Era una adivina tan buena, tan buena, tan buena, que además del futuro adivinaba el condicional y el pluscuamperfecto de subjuntivo.
Era una bruja tan tonta, tan tonta, tan tonta, que no se dedicaba a las ciencias ocultas porque no las encontraba.
Era un cirujano tan tacaño, tan tacaño, tan tacaño, que aplicaba la anestesia con un martillo.
Era un chiste tan malo, tan malo, tan malo, que tuvieron que castigarlo.
Era un capataz tan malo, tan malo, tan malo, que ni jugando al ajedrez conseguía mover los peones.
Era una casa tan elegante, tan elegante, tan elegante, que hasta los ratones llevaban corbata.

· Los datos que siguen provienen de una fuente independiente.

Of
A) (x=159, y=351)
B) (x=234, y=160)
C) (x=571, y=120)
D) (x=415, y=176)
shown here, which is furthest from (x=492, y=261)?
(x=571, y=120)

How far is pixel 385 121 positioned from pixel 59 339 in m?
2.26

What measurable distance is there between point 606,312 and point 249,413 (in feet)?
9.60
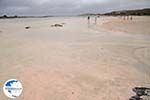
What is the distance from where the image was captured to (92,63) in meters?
10.6

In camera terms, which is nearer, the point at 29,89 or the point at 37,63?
the point at 29,89

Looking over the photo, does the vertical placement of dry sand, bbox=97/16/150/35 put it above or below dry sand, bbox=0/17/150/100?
below

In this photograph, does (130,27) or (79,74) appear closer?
(79,74)

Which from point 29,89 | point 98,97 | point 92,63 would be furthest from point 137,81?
point 29,89

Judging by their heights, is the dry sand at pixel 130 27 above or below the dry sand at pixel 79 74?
below

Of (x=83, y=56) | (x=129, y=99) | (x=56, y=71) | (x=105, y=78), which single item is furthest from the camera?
(x=83, y=56)

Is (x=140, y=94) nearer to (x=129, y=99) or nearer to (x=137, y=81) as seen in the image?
→ (x=129, y=99)

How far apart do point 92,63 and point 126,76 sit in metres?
2.41

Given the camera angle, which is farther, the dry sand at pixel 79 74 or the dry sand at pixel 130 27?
the dry sand at pixel 130 27

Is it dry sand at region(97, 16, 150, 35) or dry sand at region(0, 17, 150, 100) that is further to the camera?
dry sand at region(97, 16, 150, 35)

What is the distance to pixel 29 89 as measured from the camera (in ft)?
23.9

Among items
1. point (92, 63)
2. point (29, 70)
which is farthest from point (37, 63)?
point (92, 63)

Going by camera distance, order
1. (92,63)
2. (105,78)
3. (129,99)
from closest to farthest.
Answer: (129,99) → (105,78) → (92,63)

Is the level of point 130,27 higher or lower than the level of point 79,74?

Era un coche tan malo, tan malo, tan malo, que el lugar de matrícula llevaba suspenso.
Era un hombre tan feo, tan feo, tan feo, que se presentó a un concurso de feos y lo echaron por abusón.
Era un hombre tan honrado, tan honrado, tan honrado, que cuando sumaba no se llevaba ninguna.
Era un hombre tan viejo, tan viejo, tan viejo, que no sabían si llevarlo al asilo o al museo arqueológico.
Era un hombre tan rico, tan rico, tan rico, que iba al psiquiatra porque tenía complejos industriales.
Era un hombre tan viejo, tan viejo, tan viejo, que conoció al rey de bastos cuando era príncipe.
Era una mujer tan infiel, tan infiel, tan infiel, que para acostarse con ella su marido tenía que disfrazarse de vecino.
Era una mujer tan pequeña, tan pequeña, tan pequeña, que en vez del mes tenía el ratito.
Era una mujer tan vieja, tan vieja, tan vieja, que hacía las cuentas con números romanos.
Era un árbitro tan casero, tan casero, tan casero, que arbitraba los partidos en batín y en zapatillas de andar por casa.
Era un hombre tan feo, tan feo, tan feo, que cuando nació la cigüeña dio dos viajes: uno para dejarlo y otro para pedir disculpas.
Era una iglesia que estaba tan lejos, tan lejos, tan lejos, que no iba ni Dios.